(WRITTEN INSTRUCTION):
Reproduce the following records line for line, without altering any wording, numbers, or punctuation.

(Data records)
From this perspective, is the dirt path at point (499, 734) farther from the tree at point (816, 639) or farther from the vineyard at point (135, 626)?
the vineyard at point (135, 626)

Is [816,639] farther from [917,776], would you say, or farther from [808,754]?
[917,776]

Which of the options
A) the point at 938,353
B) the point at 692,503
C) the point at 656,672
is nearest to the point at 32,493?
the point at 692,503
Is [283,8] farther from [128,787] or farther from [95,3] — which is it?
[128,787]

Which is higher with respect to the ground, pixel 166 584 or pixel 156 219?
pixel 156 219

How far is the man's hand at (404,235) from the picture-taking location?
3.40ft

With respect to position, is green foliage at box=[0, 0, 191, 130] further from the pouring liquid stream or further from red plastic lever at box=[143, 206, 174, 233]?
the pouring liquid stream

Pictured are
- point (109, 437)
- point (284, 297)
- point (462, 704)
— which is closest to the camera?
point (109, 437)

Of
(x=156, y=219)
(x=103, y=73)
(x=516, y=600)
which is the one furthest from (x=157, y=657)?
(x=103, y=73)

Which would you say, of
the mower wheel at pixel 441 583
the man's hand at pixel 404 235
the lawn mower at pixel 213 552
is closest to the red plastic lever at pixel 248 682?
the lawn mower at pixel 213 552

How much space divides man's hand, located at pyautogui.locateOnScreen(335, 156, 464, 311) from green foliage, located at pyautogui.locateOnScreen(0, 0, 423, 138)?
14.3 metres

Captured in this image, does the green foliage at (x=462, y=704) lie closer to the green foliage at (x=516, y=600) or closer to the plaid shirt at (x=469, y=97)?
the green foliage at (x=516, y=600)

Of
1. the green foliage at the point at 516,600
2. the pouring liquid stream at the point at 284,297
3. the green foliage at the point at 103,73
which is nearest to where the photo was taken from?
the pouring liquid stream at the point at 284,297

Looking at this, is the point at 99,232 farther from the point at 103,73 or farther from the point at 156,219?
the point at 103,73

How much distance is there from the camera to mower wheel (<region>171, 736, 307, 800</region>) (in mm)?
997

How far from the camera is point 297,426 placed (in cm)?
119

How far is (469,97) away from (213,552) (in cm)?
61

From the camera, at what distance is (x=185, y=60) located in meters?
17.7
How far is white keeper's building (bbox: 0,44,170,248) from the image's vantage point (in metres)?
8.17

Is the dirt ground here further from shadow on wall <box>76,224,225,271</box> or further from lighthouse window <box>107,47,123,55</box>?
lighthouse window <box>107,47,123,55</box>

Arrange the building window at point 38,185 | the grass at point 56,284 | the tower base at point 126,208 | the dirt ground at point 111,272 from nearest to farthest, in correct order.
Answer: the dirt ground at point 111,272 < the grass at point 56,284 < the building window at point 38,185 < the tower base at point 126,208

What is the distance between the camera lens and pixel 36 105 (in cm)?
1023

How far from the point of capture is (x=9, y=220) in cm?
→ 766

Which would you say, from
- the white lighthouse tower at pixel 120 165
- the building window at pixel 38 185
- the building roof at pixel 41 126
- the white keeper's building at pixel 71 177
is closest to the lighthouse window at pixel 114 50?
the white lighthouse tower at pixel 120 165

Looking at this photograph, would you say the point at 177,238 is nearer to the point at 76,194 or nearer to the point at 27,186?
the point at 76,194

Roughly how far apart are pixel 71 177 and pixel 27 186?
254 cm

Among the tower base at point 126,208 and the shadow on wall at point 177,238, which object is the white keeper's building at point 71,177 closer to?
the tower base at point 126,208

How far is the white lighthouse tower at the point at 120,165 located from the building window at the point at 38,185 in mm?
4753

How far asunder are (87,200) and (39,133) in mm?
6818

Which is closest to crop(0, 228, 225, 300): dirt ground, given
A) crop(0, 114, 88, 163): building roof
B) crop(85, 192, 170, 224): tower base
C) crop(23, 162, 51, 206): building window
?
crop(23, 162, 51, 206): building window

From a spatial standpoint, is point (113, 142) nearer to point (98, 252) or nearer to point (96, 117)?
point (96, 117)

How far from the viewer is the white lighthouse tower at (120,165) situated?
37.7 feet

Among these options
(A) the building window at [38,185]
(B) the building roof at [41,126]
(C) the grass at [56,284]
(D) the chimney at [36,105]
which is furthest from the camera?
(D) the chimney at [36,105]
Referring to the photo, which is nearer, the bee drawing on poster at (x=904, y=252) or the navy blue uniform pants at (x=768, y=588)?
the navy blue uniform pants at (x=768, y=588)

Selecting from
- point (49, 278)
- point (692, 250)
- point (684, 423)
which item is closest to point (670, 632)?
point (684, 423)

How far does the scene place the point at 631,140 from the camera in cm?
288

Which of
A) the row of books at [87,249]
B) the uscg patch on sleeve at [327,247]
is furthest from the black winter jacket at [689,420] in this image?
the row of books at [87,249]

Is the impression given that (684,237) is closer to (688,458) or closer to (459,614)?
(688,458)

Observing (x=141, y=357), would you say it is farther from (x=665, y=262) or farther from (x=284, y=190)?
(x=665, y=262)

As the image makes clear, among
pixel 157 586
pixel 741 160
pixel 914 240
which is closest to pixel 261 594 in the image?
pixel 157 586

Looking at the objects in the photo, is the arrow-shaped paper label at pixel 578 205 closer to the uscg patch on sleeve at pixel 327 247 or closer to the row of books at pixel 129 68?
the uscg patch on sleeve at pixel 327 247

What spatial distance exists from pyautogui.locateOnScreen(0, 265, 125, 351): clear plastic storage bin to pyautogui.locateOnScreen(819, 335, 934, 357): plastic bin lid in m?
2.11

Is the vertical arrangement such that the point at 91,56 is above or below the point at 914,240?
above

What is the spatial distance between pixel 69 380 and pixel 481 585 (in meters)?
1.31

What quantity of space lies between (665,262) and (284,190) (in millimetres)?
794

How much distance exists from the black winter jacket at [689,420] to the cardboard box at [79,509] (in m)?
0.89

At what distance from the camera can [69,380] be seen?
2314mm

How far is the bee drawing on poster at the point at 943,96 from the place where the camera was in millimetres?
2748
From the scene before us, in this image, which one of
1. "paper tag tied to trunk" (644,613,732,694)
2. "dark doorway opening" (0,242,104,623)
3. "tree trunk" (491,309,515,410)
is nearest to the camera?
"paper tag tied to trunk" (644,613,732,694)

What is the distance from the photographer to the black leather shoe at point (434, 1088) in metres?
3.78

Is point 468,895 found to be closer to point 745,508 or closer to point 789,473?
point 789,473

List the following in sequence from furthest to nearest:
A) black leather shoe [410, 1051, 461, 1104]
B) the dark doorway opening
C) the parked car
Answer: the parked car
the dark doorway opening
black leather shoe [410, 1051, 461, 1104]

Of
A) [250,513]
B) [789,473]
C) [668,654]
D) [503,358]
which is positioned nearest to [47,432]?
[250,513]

(TASK RESPONSE):
From this perspective, is the dirt path at point (499, 734) farther from the tree at point (816, 639) or farther from the vineyard at point (135, 626)?
the vineyard at point (135, 626)

Is [816,639] farther from [917,776], would you say, or farther from [808,754]?
[917,776]

Which of the options
A) the point at 938,353
B) the point at 692,503
C) the point at 656,672
is nearest to the point at 32,493?
the point at 692,503
Is [283,8] farther from [128,787] or farther from [95,3] — which is it?
[128,787]

Which is higher with respect to the ground, pixel 166 584 or pixel 156 219?
pixel 156 219

How far is the man's hand at (404,235) from the picture-taking location?
3.40ft

With respect to position, is green foliage at box=[0, 0, 191, 130] further from the pouring liquid stream or further from red plastic lever at box=[143, 206, 174, 233]?
the pouring liquid stream

Pictured are
- point (109, 437)
- point (284, 297)
- point (462, 704)
— which is closest to the camera?
point (109, 437)

Of
(x=156, y=219)
(x=103, y=73)
(x=516, y=600)
which is the one furthest from (x=157, y=657)?
(x=103, y=73)

Which would you say, of
the mower wheel at pixel 441 583
the man's hand at pixel 404 235
the lawn mower at pixel 213 552
is closest to the red plastic lever at pixel 248 682?
the lawn mower at pixel 213 552

How much space divides man's hand, located at pyautogui.locateOnScreen(335, 156, 464, 311) from green foliage, located at pyautogui.locateOnScreen(0, 0, 423, 138)?
14.3 metres

Captured in this image, does the green foliage at (x=462, y=704) lie closer to the green foliage at (x=516, y=600) or closer to the plaid shirt at (x=469, y=97)?
the green foliage at (x=516, y=600)

Of
1. the green foliage at the point at 516,600
2. the pouring liquid stream at the point at 284,297
3. the green foliage at the point at 103,73
which is nearest to where the photo was taken from?
the pouring liquid stream at the point at 284,297

Looking at this, is the point at 99,232 farther from the point at 103,73 or farther from the point at 156,219?
the point at 103,73

How much distance is there from the camera to mower wheel (<region>171, 736, 307, 800</region>) (in mm)?
997

How far from the camera is point 297,426 placed (in cm)?
119

How far is (469,97) away from (213,552) (in cm)?
61

From the camera, at what distance is (x=185, y=60) located in meters?
17.7
How far is white keeper's building (bbox: 0,44,170,248) from the image's vantage point (in metres)?
8.17

Is the dirt ground here further from shadow on wall <box>76,224,225,271</box> or further from lighthouse window <box>107,47,123,55</box>?
lighthouse window <box>107,47,123,55</box>

Arrange the building window at point 38,185 | the grass at point 56,284 | the tower base at point 126,208 | the dirt ground at point 111,272 from nearest to farthest, in correct order.
Answer: the dirt ground at point 111,272 < the grass at point 56,284 < the building window at point 38,185 < the tower base at point 126,208

What is the distance between the camera lens and pixel 36 105 (in cm)?
1023

How far from the point of capture is (x=9, y=220) in cm?
→ 766

Which would you say, from
- the white lighthouse tower at pixel 120 165
- the building window at pixel 38 185
- the building roof at pixel 41 126
- the white keeper's building at pixel 71 177
is closest to the lighthouse window at pixel 114 50?
the white lighthouse tower at pixel 120 165

Looking at this photograph, would you say the point at 177,238 is nearer to the point at 76,194 or nearer to the point at 27,186?
the point at 76,194

Roughly how far apart are pixel 71 177 and pixel 27 186?
254 cm

Among the tower base at point 126,208 and the shadow on wall at point 177,238, which object is the white keeper's building at point 71,177 closer to?
the tower base at point 126,208

How far is the white lighthouse tower at the point at 120,165 located from the building window at the point at 38,185 in mm?
4753

How far asunder are (87,200) and (39,133) in mm?
6818

Which is closest to crop(0, 228, 225, 300): dirt ground, given
A) crop(0, 114, 88, 163): building roof
B) crop(85, 192, 170, 224): tower base
C) crop(23, 162, 51, 206): building window
?
crop(23, 162, 51, 206): building window

From a spatial standpoint, is point (113, 142) nearer to point (98, 252) or nearer to point (96, 117)?
point (96, 117)

How far from the viewer is the white lighthouse tower at (120,165) situated?
37.7 feet

Among these options
(A) the building window at [38,185]
(B) the building roof at [41,126]
(C) the grass at [56,284]
(D) the chimney at [36,105]
which is furthest from the camera?
(D) the chimney at [36,105]
Referring to the photo, which is nearer, the bee drawing on poster at (x=904, y=252) or the navy blue uniform pants at (x=768, y=588)?
the navy blue uniform pants at (x=768, y=588)

Selecting from
- point (49, 278)
- point (692, 250)
- point (684, 423)
which item is closest to point (670, 632)?
point (684, 423)

How far does the scene place the point at 631,140 from the camera in cm?
288

Which of
A) the row of books at [87,249]
B) the uscg patch on sleeve at [327,247]
is furthest from the black winter jacket at [689,420] in this image?
the row of books at [87,249]

Is the impression given that (684,237) is closer to (688,458) or closer to (459,614)?
(688,458)

Observing (x=141, y=357), would you say it is farther from (x=665, y=262) or farther from (x=284, y=190)?
(x=665, y=262)

As the image makes clear, among
pixel 157 586
pixel 741 160
pixel 914 240
which is closest to pixel 261 594 in the image?
pixel 157 586

Looking at the objects in the photo, is the arrow-shaped paper label at pixel 578 205 closer to the uscg patch on sleeve at pixel 327 247 or closer to the row of books at pixel 129 68?
the uscg patch on sleeve at pixel 327 247

What spatial distance exists from pyautogui.locateOnScreen(0, 265, 125, 351): clear plastic storage bin to pyautogui.locateOnScreen(819, 335, 934, 357): plastic bin lid in m?
2.11

Is the vertical arrangement such that the point at 91,56 is above or below the point at 914,240?
above

What is the spatial distance between pixel 69 380 and pixel 481 585 (in meters)?
1.31

What quantity of space lies between (665,262) and (284,190) (in millimetres)?
794

How much distance exists from the black winter jacket at [689,420] to the cardboard box at [79,509] (in m)?
0.89

At what distance from the camera can [69,380] be seen?
2314mm

How far is the bee drawing on poster at the point at 943,96 from the place where the camera was in millimetres?
2748
From the scene before us, in this image, which one of
1. "paper tag tied to trunk" (644,613,732,694)
2. "dark doorway opening" (0,242,104,623)
3. "tree trunk" (491,309,515,410)
is nearest to the camera?
"paper tag tied to trunk" (644,613,732,694)

What is the distance from the photographer to the black leather shoe at point (434, 1088) in metres?
3.78

Is point 468,895 found to be closer to point 745,508 or closer to point 789,473?
point 789,473

List the following in sequence from furthest to nearest:
A) black leather shoe [410, 1051, 461, 1104]
B) the dark doorway opening
C) the parked car
Answer: the parked car
the dark doorway opening
black leather shoe [410, 1051, 461, 1104]

Of
A) [250,513]
B) [789,473]
C) [668,654]
D) [503,358]
which is positioned nearest to [47,432]?
[250,513]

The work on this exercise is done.